عنوان مقاله [English]
Necessity for making openings in masonry walls due to architectural considerations justifies a comprehensive study to have a thorough understanding of the behavior of masonry walls with openings. Based on size and place of an opening, different modes of failure may develop within the body of wall. Failure around the opening can govern the total lateral behavior of a masonry
wall. If the pier besides an opening is too slender, in-plane or out-of-plane buckling might occur due to large compression in such components under overturning moment of wall. Since a large opening reduces the effective horizontal section area of a masonry wall, shear failure in the shape of long and wide diagonal cracks might govern the lateral behavior. On the other hand, if no sufficient depth remains for the lintel above a tall opening, the wall might fail because of shear or bending failure of the lintel as a local behavior.
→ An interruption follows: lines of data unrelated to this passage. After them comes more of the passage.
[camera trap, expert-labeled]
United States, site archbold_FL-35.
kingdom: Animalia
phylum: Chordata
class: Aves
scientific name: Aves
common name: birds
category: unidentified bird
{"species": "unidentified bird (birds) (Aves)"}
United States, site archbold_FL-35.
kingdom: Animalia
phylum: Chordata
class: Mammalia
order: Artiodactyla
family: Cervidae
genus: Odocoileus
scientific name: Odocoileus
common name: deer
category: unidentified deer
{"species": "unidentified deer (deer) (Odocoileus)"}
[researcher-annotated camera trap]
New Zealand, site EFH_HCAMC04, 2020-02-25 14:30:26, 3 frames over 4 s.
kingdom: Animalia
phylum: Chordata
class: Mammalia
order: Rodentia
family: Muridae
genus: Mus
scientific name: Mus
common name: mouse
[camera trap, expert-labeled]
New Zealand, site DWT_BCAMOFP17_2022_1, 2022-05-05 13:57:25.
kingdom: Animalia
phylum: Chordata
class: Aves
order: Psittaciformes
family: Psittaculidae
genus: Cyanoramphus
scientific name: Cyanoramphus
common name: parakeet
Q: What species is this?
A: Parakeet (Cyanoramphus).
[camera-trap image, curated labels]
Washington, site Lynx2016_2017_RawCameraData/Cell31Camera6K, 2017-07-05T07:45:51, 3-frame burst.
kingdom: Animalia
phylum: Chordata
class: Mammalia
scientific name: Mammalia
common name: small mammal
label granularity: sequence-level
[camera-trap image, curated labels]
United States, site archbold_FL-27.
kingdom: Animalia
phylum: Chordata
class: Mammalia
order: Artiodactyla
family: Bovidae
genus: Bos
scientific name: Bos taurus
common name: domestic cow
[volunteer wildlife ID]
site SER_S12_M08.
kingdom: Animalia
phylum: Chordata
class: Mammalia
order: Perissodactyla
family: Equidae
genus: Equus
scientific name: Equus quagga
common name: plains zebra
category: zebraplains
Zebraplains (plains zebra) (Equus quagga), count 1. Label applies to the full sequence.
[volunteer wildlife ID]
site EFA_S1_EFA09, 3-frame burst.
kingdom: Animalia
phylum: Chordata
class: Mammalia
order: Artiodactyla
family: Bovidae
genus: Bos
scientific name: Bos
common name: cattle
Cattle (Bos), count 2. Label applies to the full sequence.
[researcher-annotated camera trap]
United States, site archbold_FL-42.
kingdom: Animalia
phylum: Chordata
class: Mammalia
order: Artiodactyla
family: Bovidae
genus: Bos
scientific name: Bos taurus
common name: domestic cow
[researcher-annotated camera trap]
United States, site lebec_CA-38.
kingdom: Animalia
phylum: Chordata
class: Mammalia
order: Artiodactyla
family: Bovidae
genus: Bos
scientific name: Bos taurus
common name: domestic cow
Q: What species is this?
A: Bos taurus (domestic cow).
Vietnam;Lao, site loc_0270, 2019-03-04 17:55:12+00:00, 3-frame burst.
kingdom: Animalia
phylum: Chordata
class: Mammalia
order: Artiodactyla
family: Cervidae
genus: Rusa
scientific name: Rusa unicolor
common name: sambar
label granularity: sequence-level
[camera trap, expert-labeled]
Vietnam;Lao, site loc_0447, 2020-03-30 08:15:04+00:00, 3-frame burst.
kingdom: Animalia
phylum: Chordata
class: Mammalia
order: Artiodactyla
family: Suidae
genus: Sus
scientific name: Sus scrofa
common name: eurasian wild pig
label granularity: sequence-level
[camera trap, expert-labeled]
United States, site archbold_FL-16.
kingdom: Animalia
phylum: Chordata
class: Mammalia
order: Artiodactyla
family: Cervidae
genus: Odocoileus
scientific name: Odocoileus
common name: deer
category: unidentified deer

In this study, lateral response of masonry walls with openings is studied. The numerical modeling and analysis is followed and the developed models are validated using available experimental results. Samples selected for validation analysis include two masonry walls confined with reinforced concrete perimeter ties and one masonry wall with no ties. Validity of the numerical models has been established against the experimental samples within Abaqus software using nonlinear static analysis. Variations in the size, location and aspect ratio of the opening are taken into account and the lateral stiffness and strength of the walls are calculated. In addition, a series of equations have been developed based on the strength of materials for simple calculation of lateral stiffness, strength and ductility of masonry walls with opening. This has the important advantage of avoiding complex and time consuming 3D nonlinear finite-element analysis for the same purpose. To do this task, three different cases of failure are accounted for the walls including: when presence of the opening is not effective, when behavior of the two piers besides the opening is governing, and when the overhead lintel governs the lateral behavior of wall. Each of the mentioned cases is in turn divided into other sub-cases and several nonlinear finite-element analyses are undertaken. Results of the developed analytical equations are compared and calibrated with those of the finite-element analysis and the desirable accuracy of the relations developed in this study is confirmed.